Şişmanlık ile koroner arter hastalığı arasındaki ilişki birçok çalışmada gösterilmiştir. Ancak şişman hastalarda, hipertansiyon, fiziksel aktivite azlığı, diyabetes mellitus (şeker hastalığı) ve lipid metabolizması gibi diğer kardiyovasküler risk faktörlerine da daha sık rastlanır ve bu kardiyovasküler risk faktörler, şişmanlığın bağımsız etkisini maskeleyebilir.

Yetersiz egzersiz kardiyovasküler riski arttırır. Öte yandan sedanter yaşam, kan şekeri, kolesterol ve kan basıncı kontrolunu zorlaştırır. Düzenli egzersiz yapanlarda, koroner arter hastalığı riski de azalır.

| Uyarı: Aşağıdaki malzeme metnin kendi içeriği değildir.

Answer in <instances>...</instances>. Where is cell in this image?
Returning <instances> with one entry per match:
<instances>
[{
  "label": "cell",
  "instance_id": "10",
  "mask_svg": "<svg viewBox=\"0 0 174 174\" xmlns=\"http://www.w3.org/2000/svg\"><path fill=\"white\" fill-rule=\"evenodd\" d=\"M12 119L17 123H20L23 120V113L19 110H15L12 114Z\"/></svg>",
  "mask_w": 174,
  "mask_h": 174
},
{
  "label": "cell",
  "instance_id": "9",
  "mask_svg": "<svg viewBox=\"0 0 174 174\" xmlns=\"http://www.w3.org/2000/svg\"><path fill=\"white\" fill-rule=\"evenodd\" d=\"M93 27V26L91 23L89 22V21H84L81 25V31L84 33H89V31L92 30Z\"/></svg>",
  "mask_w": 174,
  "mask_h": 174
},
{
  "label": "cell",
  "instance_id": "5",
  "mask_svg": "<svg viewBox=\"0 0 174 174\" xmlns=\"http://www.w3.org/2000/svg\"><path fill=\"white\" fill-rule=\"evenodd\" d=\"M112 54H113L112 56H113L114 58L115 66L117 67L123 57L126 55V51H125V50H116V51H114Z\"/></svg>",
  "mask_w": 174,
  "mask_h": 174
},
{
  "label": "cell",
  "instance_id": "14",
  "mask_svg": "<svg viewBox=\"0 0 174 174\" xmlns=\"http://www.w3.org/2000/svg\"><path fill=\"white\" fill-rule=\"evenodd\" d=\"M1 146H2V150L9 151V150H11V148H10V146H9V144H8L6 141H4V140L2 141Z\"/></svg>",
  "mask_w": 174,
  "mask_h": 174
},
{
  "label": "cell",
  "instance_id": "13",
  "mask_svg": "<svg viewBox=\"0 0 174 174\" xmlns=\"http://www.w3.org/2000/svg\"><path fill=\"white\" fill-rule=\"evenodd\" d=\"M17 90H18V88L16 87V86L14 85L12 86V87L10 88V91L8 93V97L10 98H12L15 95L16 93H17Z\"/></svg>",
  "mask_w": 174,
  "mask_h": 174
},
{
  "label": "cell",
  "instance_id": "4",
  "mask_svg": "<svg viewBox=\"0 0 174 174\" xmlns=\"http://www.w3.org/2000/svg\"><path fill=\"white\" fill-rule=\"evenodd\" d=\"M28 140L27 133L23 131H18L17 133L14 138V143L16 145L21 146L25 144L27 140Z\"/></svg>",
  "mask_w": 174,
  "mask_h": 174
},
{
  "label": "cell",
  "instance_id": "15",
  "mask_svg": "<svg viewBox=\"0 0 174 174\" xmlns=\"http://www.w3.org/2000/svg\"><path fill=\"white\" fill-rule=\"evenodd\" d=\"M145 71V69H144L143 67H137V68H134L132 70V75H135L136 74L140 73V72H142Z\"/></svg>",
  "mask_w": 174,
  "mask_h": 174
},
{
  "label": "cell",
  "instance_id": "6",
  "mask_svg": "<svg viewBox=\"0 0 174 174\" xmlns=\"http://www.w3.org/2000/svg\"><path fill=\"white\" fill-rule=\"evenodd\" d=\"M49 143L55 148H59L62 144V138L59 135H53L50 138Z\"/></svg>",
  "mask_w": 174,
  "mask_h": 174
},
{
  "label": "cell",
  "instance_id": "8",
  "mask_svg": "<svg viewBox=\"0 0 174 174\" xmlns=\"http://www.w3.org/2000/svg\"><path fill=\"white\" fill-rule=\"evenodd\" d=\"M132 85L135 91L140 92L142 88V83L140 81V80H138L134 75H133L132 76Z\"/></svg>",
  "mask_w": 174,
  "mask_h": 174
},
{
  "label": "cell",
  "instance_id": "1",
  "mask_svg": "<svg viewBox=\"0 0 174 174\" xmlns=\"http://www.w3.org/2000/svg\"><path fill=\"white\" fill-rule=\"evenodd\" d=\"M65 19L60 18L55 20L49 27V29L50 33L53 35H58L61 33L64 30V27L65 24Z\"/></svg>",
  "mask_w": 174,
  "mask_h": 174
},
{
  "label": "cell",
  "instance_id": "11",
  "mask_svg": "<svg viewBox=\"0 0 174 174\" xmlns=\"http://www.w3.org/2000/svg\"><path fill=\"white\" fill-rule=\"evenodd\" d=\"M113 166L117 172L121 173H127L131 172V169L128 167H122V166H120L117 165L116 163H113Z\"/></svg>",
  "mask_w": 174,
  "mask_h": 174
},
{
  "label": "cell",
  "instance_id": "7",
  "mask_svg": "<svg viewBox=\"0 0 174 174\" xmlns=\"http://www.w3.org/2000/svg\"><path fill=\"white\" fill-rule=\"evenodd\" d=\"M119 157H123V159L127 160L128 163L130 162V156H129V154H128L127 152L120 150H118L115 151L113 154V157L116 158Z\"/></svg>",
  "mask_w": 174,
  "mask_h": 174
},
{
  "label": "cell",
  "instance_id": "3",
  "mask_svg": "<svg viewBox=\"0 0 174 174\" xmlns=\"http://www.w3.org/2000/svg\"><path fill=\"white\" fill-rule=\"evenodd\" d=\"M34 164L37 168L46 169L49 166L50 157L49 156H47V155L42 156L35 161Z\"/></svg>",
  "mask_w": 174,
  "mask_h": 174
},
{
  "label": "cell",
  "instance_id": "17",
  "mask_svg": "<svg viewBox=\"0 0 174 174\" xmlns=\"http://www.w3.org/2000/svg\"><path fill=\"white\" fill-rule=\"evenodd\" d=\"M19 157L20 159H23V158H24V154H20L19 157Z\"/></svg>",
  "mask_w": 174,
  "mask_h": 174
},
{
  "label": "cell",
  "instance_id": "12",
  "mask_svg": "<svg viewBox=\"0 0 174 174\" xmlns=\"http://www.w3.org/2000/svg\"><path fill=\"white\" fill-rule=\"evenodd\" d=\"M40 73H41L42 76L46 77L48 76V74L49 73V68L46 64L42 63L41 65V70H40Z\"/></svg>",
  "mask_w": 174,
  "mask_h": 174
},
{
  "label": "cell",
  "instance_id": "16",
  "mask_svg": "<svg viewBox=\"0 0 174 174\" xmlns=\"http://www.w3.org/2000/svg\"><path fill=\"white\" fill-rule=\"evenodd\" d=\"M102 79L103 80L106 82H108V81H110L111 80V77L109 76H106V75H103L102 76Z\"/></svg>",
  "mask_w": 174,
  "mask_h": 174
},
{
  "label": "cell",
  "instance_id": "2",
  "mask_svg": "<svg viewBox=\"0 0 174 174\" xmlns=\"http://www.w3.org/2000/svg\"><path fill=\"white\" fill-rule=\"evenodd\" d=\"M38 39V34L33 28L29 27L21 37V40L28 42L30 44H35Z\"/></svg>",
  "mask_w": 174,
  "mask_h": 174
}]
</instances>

Diyabetes mellitus (şeker hastalığı) iyi bilinen bir kardiyovasküler risk faktörüdür. Ayrıca diyabetik hastalarda lipid (yağ) metabolizması bozuklukları, hipertansiyon, şişmanlık gibi diğer kardiyovasküler risk faktörleri de sıktır. Sigara, koroner arter hastalığı sıklığını arttırdığı gibi diğer kardiyovasküler risk faktörlerinin etkisini de arttırır. Sigara içimi, Türkiye'deki en önemli sağlık problemlerinden birisidir ve ne yazık ki kullanımı giderek yaygınlaşmaktadır. Sigaranın bırakılması ile koroner arter hastalığı riski azalır ve bu azalma 12 ay sonra en belirgin hale gelir.

Tip A kişiliğine sahip kişiler, mükemmeliyetçi, obsesif, hırslı ve gergin bir özellik sergilerler.

Kardiyovasküler risk faktörleri, gerek Dünya Sağlık Örgütü gerekse Bileşik Ulusal Komite raporlarında, hipertansiyon tanım ve sınıflandırmasında kullanılmaya başlanmış ve tedavi planlanırken kardiyovasküler riskin belirlenmesi önerilmiştir.